PAGE EXCERPT:
· · · · ·

# Megs Scratch X or Swirl Remover?



## country boy

Which of these two products is the most abrasive and has the most cut? Has anyone used it by hand and what have your results been? Cheers.


----------



## dreamtheater

I have both, and used both by hand. Scratch X is more abrasive, Swirl X is more for spiderweb light swirls.

Oct 2009 I did my whole car with Swirl X and it took about 85% of the swirls from my paint, which I was happy with. Took me about 3 hours flat out on a MK3 Clio 5 door.

I used Scratch X last Oct to remove a scratch on my roof, after a bird poo contained seeds or a stone and scratch my paint work.

· · · · ·

DATASET EXCERPT:
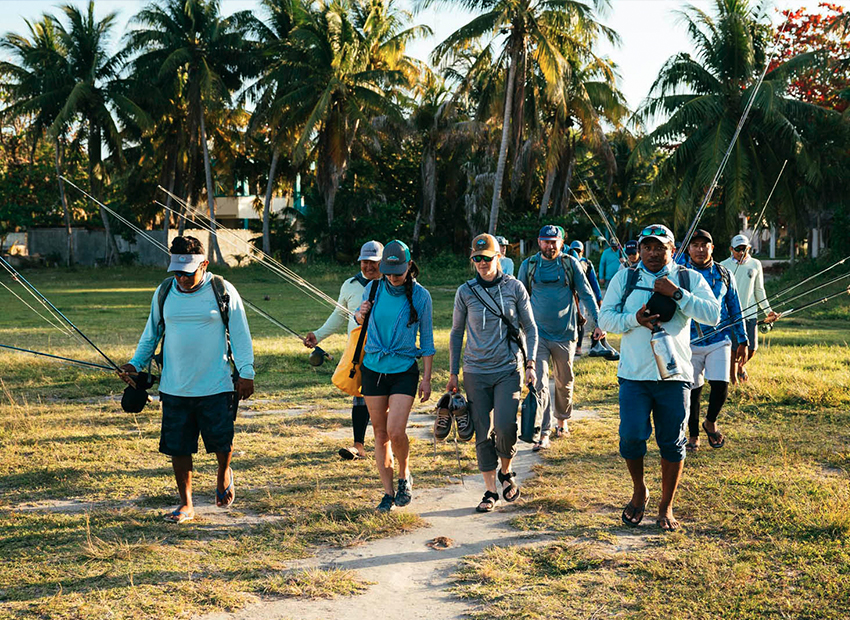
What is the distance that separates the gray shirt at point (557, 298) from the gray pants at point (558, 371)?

· · · · ·

WHAT IS ASKED:
1. Rewrite the scratch remover thread between "## country boy" and "results been? Cheers.", inclusive, using "polishes" in place of "products".
2. Write the next part of the scratch remover thread, picking up right after its final sentence.
The lines are a separate set of material from the scratch remover thread.

RESPONSE LIST:
1.
## country boy

Which of these two polishes is the most abrasive and has the most cut? Has anyone used it by hand and what have your results been? Cheers.

2.
You could also use Megs Ultra Compound


----------



## Carshine

Try the Scratch-X 2.0 that is more abrasive than the first bottle


----------



## Alpina-d3

The scratch x works great with the make-up pads that G-Techniq supply, just found that out today for a quick bodge


----------



## Xabby

This is the order.-



1.M105 Ultra Cut Compound 


2.Ultimate Compound 


3.ScratchX 2.0 


4.SwirlX 


5.M83 Dual Action Cleaner Polish 


6.M205 Ultra Finishing Polish 


7. M80 Speed Glaze


----------



## james_death

Alpina-d3 said:


> The scratch x works great with the make-up pads that G-Techniq supply, just found that out today for a quick bodge


Bodge Bodge you say you sir are a Blasphemer :lol:

The scratch x 2 i a lot more aggresive.:wave:


----------



## -Raven-

country boy said:


> Which of these two products is the most abrasive and has the most cut? Has anyone used it by hand and what have your results been? Cheers.


Swirl x is non abrasive! It's just fillers. It works great on swirls... 
Scratch x 2.0 is pretty good.


----------



## Mr Orgasmo

Tried to get some heavy swirls out with SwirlX on Saturday. It was a really tough job with a finishing pad by hand. I gave up in the end because it just required too much effort although this week I will give it another go with a DA polisher.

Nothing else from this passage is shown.